GIVEN EXERCISE:
Write out, word for word, everything from the line containing "Is the blue" down to the end of the material below.

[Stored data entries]
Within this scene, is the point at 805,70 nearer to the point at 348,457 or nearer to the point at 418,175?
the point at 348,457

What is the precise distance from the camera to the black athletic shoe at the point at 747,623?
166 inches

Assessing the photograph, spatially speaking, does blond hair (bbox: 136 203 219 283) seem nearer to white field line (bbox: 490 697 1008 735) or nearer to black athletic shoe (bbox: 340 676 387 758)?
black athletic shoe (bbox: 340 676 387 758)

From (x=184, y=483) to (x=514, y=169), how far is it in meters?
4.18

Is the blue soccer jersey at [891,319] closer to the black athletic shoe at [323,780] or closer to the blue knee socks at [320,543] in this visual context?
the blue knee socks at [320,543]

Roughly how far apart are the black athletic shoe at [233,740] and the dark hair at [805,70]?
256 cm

SOLUTION TO THIS PROBLEM:
Is the blue soccer jersey at [891,319] closer to the black athletic shoe at [323,780] or closer to the blue knee socks at [320,543] in this visual context?
the blue knee socks at [320,543]

Roughly how far apart are the black athletic shoe at [233,740] and the dark hair at [805,70]?
256 cm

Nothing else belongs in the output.